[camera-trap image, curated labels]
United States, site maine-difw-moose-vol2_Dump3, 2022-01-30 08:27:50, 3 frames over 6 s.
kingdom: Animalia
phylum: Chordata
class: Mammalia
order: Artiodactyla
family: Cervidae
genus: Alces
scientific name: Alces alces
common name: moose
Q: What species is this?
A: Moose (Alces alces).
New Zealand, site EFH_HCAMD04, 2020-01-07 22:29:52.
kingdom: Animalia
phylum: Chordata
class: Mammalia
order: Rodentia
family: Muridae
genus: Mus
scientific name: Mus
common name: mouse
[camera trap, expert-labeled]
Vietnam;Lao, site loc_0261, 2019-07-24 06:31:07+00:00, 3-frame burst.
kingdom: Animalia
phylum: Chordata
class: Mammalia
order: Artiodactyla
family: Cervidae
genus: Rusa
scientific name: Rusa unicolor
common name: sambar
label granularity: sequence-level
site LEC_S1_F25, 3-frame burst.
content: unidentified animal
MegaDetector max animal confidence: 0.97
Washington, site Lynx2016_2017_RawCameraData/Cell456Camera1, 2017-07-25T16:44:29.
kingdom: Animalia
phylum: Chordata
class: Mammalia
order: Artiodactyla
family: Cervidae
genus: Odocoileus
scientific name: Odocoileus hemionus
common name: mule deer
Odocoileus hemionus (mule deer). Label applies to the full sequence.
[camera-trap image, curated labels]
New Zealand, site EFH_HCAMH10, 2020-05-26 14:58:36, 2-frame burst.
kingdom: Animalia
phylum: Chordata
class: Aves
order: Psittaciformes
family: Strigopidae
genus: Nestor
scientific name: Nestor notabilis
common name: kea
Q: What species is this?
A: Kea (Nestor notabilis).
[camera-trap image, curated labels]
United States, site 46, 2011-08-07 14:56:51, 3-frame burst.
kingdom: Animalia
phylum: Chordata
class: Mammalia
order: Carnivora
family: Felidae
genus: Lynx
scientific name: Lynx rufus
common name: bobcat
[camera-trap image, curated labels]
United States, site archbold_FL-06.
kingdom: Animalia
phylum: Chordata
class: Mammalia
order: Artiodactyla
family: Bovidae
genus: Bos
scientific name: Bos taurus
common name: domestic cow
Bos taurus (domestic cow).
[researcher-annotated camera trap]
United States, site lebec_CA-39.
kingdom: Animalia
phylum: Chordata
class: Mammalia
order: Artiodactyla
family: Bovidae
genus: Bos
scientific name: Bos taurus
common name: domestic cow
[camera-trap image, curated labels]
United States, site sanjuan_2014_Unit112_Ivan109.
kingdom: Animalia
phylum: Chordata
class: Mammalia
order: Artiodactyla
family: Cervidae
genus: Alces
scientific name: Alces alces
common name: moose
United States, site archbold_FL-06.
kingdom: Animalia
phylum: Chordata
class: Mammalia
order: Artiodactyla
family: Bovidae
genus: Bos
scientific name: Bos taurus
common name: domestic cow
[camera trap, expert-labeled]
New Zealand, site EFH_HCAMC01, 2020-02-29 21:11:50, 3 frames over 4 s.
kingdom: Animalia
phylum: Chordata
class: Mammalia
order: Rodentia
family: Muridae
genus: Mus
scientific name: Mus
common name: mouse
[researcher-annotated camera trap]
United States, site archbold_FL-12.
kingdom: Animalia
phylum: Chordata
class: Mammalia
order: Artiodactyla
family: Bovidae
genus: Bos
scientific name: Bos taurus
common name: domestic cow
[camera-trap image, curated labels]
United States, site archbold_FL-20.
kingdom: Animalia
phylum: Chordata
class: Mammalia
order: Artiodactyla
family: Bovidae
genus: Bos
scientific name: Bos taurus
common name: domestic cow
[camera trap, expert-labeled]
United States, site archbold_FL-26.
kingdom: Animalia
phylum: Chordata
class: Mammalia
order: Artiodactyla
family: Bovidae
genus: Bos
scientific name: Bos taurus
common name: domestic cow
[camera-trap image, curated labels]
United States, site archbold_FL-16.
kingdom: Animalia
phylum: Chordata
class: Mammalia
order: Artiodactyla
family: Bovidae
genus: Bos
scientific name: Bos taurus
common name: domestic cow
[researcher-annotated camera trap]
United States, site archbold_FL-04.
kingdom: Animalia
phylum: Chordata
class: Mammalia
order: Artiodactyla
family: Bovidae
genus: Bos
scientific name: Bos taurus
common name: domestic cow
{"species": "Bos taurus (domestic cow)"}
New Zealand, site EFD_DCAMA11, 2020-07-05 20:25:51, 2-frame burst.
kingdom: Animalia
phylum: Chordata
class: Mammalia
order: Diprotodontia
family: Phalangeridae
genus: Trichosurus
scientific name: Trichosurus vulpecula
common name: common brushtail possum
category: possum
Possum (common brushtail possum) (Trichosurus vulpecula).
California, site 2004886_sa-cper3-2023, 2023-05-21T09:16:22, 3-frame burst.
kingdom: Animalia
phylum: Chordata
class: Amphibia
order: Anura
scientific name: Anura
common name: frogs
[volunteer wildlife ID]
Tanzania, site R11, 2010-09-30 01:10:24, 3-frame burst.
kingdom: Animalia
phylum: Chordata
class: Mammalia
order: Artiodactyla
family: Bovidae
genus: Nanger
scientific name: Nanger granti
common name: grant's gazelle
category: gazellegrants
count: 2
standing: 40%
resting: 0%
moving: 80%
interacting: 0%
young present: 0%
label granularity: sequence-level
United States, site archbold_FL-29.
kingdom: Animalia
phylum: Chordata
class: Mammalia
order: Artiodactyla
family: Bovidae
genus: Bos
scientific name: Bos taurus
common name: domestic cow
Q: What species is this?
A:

- - -

## What the task requires
Write out every line from the records above, word for word.

## Output for this task
[camera-trap image, curated labels]
United States, site maine-difw-moose-vol2_Dump3, 2022-01-30 08:27:50, 3 frames over 6 s.
kingdom: Animalia
phylum: Chordata
class: Mammalia
order: Artiodactyla
family: Cervidae
genus: Alces
scientific name: Alces alces
common name: moose
Q: What species is this?
A: Moose (Alces alces).
New Zealand, site EFH_HCAMD04, 2020-01-07 22:29:52.
kingdom: Animalia
phylum: Chordata
class: Mammalia
order: Rodentia
family: Muridae
genus: Mus
scientific name: Mus
common name: mouse
[camera trap, expert-labeled]
Vietnam;Lao, site loc_0261, 2019-07-24 06:31:07+00:00, 3-frame burst.
kingdom: Animalia
phylum: Chordata
class: Mammalia
order: Artiodactyla
family: Cervidae
genus: Rusa
scientific name: Rusa unicolor
common name: sambar
label granularity: sequence-level
site LEC_S1_F25, 3-frame burst.
content: unidentified animal
MegaDetector max animal confidence: 0.97
Washington, site Lynx2016_2017_RawCameraData/Cell456Camera1, 2017-07-25T16:44:29.
kingdom: Animalia
phylum: Chordata
class: Mammalia
order: Artiodactyla
family: Cervidae
genus: Odocoileus
scientific name: Odocoileus hemionus
common name: mule deer
Odocoileus hemionus (mule deer). Label applies to the full sequence.
[camera-trap image, curated labels]
New Zealand, site EFH_HCAMH10, 2020-05-26 14:58:36, 2-frame burst.
kingdom: Animalia
phylum: Chordata
class: Aves
order: Psittaciformes
family: Strigopidae
genus: Nestor
scientific name: Nestor notabilis
common name: kea
Q: What species is this?
A: Kea (Nestor notabilis).
[camera-trap image, curated labels]
United States, site 46, 2011-08-07 14:56:51, 3-frame burst.
kingdom: Animalia
phylum: Chordata
class: Mammalia
order: Carnivora
family: Felidae
genus: Lynx
scientific name: Lynx rufus
common name: bobcat
[camera-trap image, curated labels]
United States, site archbold_FL-06.
kingdom: Animalia
phylum: Chordata
class: Mammalia
order: Artiodactyla
family: Bovidae
genus: Bos
scientific name: Bos taurus
common name: domestic cow
Bos taurus (domestic cow).
[researcher-annotated camera trap]
United States, site lebec_CA-39.
kingdom: Animalia
phylum: Chordata
class: Mammalia
order: Artiodactyla
family: Bovidae
genus: Bos
scientific name: Bos taurus
common name: domestic cow
[camera-trap image, curated labels]
United States, site sanjuan_2014_Unit112_Ivan109.
kingdom: Animalia
phylum: Chordata
class: Mammalia
order: Artiodactyla
family: Cervidae
genus: Alces
scientific name: Alces alces
common name: moose
United States, site archbold_FL-06.
kingdom: Animalia
phylum: Chordata
class: Mammalia
order: Artiodactyla
family: Bovidae
genus: Bos
scientific name: Bos taurus
common name: domestic cow
[camera trap, expert-labeled]
New Zealand, site EFH_HCAMC01, 2020-02-29 21:11:50, 3 frames over 4 s.
kingdom: Animalia
phylum: Chordata
class: Mammalia
order: Rodentia
family: Muridae
genus: Mus
scientific name: Mus
common name: mouse
[researcher-annotated camera trap]
United States, site archbold_FL-12.
kingdom: Animalia
phylum: Chordata
class: Mammalia
order: Artiodactyla
family: Bovidae
genus: Bos
scientific name: Bos taurus
common name: domestic cow
[camera-trap image, curated labels]
United States, site archbold_FL-20.
kingdom: Animalia
phylum: Chordata
class: Mammalia
order: Artiodactyla
family: Bovidae
genus: Bos
scientific name: Bos taurus
common name: domestic cow
[camera trap, expert-labeled]
United States, site archbold_FL-26.
kingdom: Animalia
phylum: Chordata
class: Mammalia
order: Artiodactyla
family: Bovidae
genus: Bos
scientific name: Bos taurus
common name: domestic cow
[camera-trap image, curated labels]
United States, site archbold_FL-16.
kingdom: Animalia
phylum: Chordata
class: Mammalia
order: Artiodactyla
family: Bovidae
genus: Bos
scientific name: Bos taurus
common name: domestic cow
[researcher-annotated camera trap]
United States, site archbold_FL-04.
kingdom: Animalia
phylum: Chordata
class: Mammalia
order: Artiodactyla
family: Bovidae
genus: Bos
scientific name: Bos taurus
common name: domestic cow
{"species": "Bos taurus (domestic cow)"}
New Zealand, site EFD_DCAMA11, 2020-07-05 20:25:51, 2-frame burst.
kingdom: Animalia
phylum: Chordata
class: Mammalia
order: Diprotodontia
family: Phalangeridae
genus: Trichosurus
scientific name: Trichosurus vulpecula
common name: common brushtail possum
category: possum
Possum (common brushtail possum) (Trichosurus vulpecula).
California, site 2004886_sa-cper3-2023, 2023-05-21T09:16:22, 3-frame burst.
kingdom: Animalia
phylum: Chordata
class: Amphibia
order: Anura
scientific name: Anura
common name: frogs
[volunteer wildlife ID]
Tanzania, site R11, 2010-09-30 01:10:24, 3-frame burst.
kingdom: Animalia
phylum: Chordata
class: Mammalia
order: Artiodactyla
family: Bovidae
genus: Nanger
scientific name: Nanger granti
common name: grant's gazelle
category: gazellegrants
count: 2
standing: 40%
resting: 0%
moving: 80%
interacting: 0%
young present: 0%
label granularity: sequence-level
United States, site archbold_FL-29.
kingdom: Animalia
phylum: Chordata
class: Mammalia
order: Artiodactyla
family: Bovidae
genus: Bos
scientific name: Bos taurus
common name: domestic cow
Q: What species is this?
A:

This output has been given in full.